Problem description
Would you restate, exactly as they appear, the lines from the one containing "How long is" through the end of the data below?

Material for this task
━━━━━━━━━━━━━━━━

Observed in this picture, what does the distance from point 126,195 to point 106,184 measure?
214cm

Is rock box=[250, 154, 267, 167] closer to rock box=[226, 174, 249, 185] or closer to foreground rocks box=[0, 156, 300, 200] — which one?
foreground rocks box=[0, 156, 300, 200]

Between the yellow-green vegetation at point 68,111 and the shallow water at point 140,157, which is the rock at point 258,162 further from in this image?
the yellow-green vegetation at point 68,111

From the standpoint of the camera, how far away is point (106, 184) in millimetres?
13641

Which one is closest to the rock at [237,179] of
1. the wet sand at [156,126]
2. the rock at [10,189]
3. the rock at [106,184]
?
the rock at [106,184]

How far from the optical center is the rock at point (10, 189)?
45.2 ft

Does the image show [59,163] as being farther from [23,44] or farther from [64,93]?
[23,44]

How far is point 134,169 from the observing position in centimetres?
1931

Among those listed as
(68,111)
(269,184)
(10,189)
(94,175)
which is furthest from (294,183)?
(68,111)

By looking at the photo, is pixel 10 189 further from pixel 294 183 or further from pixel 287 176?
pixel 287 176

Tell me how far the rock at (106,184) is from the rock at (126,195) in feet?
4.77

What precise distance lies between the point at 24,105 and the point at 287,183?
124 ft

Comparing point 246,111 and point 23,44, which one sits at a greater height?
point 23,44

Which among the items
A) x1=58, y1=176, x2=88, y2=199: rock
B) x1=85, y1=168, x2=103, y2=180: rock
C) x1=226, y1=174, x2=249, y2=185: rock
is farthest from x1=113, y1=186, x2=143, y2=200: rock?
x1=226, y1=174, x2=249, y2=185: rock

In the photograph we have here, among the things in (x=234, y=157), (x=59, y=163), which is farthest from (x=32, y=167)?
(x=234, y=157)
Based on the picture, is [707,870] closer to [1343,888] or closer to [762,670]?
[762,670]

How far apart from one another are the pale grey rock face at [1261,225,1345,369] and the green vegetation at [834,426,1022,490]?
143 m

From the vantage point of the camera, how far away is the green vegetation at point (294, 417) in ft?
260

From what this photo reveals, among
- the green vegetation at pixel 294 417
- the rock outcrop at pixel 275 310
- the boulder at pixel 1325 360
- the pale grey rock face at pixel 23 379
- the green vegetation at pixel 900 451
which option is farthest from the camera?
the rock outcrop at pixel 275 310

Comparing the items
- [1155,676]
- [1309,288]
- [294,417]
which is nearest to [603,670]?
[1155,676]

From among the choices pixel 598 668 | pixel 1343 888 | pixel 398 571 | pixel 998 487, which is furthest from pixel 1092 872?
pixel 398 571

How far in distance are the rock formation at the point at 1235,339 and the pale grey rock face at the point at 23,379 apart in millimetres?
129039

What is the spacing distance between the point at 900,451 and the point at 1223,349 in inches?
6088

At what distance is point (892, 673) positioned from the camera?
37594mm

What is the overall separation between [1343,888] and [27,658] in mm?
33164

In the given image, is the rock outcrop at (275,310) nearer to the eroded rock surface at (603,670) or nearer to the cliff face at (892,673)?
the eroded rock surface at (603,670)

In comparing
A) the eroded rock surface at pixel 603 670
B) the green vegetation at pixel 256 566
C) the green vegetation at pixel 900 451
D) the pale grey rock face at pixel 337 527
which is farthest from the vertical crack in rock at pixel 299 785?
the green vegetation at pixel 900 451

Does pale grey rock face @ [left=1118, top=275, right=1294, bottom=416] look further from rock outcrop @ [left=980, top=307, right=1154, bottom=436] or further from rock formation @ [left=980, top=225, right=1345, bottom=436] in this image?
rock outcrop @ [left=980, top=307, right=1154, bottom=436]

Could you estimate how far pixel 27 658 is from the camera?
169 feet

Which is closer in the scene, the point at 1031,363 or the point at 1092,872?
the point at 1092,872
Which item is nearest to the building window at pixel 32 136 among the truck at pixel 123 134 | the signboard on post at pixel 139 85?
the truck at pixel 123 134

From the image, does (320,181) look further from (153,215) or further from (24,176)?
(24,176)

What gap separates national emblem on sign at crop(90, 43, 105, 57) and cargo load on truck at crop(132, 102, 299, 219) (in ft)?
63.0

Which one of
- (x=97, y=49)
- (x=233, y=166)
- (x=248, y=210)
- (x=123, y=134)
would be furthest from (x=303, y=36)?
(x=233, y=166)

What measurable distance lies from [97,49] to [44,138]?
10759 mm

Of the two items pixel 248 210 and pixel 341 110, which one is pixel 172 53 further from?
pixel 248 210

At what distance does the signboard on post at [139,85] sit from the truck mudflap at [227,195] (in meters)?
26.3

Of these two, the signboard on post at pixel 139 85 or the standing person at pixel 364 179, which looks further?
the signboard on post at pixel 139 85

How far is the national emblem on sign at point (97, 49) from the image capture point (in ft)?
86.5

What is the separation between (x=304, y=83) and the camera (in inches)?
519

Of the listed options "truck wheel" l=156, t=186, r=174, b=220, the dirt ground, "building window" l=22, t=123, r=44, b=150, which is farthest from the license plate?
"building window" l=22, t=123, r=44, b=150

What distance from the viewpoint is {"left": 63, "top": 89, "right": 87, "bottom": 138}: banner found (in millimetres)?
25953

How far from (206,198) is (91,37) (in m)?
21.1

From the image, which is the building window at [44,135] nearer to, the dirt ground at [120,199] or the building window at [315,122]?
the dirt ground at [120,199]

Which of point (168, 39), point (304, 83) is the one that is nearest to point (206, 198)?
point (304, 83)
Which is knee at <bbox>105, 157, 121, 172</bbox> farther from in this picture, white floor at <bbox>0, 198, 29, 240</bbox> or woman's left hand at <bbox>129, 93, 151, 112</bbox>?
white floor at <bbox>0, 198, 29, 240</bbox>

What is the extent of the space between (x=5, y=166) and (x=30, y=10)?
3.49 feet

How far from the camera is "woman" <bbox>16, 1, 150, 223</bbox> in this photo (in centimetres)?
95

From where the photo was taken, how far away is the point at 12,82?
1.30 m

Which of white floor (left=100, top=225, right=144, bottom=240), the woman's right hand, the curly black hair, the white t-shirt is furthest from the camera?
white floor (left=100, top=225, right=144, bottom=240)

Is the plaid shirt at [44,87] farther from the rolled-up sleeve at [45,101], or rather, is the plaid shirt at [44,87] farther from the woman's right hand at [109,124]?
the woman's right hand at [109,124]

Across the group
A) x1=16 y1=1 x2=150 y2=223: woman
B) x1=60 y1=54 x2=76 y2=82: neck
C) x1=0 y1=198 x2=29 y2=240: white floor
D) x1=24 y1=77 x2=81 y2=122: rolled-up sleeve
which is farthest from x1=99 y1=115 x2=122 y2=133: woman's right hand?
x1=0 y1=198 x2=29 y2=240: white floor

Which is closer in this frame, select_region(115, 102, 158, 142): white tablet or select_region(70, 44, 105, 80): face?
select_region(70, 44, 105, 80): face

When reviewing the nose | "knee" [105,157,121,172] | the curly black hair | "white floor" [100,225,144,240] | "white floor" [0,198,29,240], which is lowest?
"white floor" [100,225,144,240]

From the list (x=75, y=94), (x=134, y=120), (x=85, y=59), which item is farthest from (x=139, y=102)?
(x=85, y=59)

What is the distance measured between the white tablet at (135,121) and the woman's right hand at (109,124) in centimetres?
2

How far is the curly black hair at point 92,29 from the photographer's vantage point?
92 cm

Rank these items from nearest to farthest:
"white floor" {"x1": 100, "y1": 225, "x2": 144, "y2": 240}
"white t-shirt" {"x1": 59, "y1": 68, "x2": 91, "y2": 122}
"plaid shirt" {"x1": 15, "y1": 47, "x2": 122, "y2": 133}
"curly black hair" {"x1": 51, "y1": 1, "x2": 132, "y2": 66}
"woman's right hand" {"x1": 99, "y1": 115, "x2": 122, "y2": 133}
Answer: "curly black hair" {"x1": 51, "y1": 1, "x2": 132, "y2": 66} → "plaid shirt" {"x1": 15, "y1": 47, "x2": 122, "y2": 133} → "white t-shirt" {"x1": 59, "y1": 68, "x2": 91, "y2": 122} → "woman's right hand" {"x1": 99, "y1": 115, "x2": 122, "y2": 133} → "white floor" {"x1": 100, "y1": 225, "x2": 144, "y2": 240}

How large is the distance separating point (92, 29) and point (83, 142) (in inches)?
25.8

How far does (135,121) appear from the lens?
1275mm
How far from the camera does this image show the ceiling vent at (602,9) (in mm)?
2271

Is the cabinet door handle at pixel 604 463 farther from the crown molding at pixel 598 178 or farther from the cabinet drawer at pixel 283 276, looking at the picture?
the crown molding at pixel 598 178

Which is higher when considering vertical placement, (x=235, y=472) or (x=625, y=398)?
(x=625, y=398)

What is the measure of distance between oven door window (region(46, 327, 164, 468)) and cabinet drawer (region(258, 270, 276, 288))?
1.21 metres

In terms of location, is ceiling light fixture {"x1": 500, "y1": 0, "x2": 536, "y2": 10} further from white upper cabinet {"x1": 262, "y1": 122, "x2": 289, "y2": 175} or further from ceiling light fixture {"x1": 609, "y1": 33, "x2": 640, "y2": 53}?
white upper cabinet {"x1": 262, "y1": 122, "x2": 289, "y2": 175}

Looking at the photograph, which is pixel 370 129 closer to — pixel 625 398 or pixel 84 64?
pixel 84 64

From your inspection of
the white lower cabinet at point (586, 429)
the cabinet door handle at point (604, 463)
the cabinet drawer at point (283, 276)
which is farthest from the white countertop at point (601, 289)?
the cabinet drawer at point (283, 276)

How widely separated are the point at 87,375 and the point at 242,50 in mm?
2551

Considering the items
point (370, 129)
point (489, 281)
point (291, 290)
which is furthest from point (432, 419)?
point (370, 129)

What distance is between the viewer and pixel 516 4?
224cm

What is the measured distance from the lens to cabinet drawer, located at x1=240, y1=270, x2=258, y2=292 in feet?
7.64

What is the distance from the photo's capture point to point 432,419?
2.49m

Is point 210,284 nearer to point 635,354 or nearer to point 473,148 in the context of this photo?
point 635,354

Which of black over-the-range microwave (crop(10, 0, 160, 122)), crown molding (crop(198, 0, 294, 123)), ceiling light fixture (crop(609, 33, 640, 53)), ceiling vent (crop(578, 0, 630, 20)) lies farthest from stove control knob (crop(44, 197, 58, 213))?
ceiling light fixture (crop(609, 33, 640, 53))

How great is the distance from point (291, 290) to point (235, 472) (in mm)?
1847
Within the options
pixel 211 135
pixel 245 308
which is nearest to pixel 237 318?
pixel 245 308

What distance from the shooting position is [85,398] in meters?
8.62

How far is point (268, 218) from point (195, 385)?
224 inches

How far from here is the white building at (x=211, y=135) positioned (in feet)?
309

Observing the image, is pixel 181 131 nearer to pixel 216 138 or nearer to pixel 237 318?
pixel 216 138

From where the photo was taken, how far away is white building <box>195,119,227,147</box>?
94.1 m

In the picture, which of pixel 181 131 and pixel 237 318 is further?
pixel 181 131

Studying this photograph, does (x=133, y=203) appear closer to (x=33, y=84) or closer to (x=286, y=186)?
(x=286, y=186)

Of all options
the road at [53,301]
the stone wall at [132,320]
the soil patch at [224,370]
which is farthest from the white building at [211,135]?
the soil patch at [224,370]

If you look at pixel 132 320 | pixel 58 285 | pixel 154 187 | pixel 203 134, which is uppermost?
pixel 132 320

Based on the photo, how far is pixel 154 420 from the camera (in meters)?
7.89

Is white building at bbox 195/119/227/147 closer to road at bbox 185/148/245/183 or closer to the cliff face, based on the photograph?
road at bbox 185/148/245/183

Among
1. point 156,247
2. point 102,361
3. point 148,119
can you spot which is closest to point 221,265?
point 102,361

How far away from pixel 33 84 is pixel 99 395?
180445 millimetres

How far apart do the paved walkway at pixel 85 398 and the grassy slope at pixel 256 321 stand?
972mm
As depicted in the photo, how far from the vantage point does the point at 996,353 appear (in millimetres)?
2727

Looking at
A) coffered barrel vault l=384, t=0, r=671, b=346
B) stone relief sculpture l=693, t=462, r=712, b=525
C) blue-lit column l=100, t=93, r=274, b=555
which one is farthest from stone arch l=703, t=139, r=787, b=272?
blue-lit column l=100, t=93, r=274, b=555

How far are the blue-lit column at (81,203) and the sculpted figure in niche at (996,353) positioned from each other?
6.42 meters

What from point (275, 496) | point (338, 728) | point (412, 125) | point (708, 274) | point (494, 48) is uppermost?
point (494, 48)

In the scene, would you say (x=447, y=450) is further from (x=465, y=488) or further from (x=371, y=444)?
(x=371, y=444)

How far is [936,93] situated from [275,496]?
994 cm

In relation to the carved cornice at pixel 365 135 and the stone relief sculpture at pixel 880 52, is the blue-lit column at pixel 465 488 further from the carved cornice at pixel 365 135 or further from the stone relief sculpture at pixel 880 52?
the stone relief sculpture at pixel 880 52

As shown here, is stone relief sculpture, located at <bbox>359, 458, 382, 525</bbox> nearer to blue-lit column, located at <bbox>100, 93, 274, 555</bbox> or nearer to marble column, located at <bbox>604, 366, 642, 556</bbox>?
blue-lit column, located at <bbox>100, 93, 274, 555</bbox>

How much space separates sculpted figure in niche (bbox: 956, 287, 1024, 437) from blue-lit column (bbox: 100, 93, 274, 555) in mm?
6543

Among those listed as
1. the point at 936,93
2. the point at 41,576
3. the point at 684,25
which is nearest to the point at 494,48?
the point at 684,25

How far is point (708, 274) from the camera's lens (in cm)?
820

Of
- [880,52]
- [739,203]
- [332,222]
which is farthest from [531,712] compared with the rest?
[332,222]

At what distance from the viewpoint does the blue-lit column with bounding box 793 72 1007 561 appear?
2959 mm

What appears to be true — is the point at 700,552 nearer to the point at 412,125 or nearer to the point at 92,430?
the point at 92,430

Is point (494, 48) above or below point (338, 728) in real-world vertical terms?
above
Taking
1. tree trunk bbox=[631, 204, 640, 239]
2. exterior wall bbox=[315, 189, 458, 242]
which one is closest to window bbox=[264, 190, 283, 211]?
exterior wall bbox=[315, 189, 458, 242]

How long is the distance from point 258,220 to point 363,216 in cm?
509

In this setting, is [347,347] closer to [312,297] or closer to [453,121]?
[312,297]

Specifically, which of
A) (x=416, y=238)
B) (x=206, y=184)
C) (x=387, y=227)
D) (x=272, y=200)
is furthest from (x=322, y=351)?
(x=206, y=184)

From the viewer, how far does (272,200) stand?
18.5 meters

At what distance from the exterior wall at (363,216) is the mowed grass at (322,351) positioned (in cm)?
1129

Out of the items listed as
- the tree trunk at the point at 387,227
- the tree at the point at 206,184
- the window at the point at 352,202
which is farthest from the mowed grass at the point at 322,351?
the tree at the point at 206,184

━━━━━━━━━━━━━━━━

Correct response
How long is the distance from point 258,220 to point 363,216 in cm?
509

In this setting, is [347,347] closer to [312,297] or closer to [453,121]?
[312,297]

Specifically, which of
A) (x=416, y=238)
B) (x=206, y=184)
C) (x=387, y=227)
D) (x=272, y=200)
is furthest from (x=322, y=351)?
(x=206, y=184)

From the viewer, how far does (272,200) stand?
18.5 meters

At what distance from the exterior wall at (363,216) is the mowed grass at (322,351) positioned (in cm)?
1129

Out of the items listed as
- the tree trunk at the point at 387,227
- the tree at the point at 206,184
- the window at the point at 352,202
which is farthest from the mowed grass at the point at 322,351?
the tree at the point at 206,184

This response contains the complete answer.